Post by M19 » Tue Jan 14, 2020 20:00

Ruperts Trooper wrote:
Tue Jan 14, 2020 10:39
someone wrote:
Tue Jan 14, 2020 10:03
A42_Sparks wrote:
Mon Jan 13, 2020 23:51
This article claims that the plan goes further - by 2041 all petrol & diesel vehicles will be banned from using any road in the West Midlands:

https://www.birminghammail.co.uk/news/m ... s-17544366
It is roughly twenty-one years since leaded petrol was banned in the U.K., over a decade after Japan did.
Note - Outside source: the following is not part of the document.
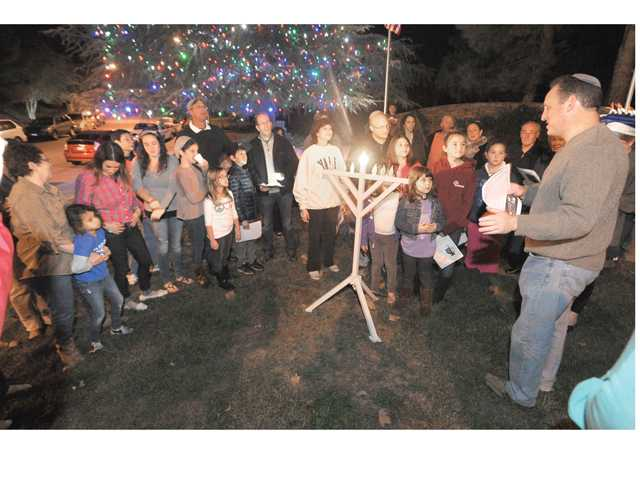 Rabbi Mark Blazer, right, leads the attendees during the menorah lighting gathering attended by some 35 people on Stevenson Ranch Parkway in Stevenson Ranch on Saturday.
We already have electric vehicles, the idea that in twenty-one years time they will be affordable and usable (range, charging etc.) to make fossil fuel vehicles use unjustifiable seems pretty unambitious.
Apples and pears - existing cars could be converted to run on unleaded fuel relatively simply - petrol/diesel cars have been converted to electric but it's far from straightforward

Being overlooked though is the potential to capture and convert CO2 into synthetic drop in fuels. This will be excellent for any petrol and diesels that remain. Much better than trying to tax and ban people off the roads which sooner or later will meet a point of resistance.

As older dirtier diesel and petrol vehicles disappear, air quality should improve to an extent where bans needn't be necessary, at least for air quality reasons. We may even find ourselves in a situation where bans on the sale of internal combustion will become less necessary if we can run them with CO2 neutral fuels.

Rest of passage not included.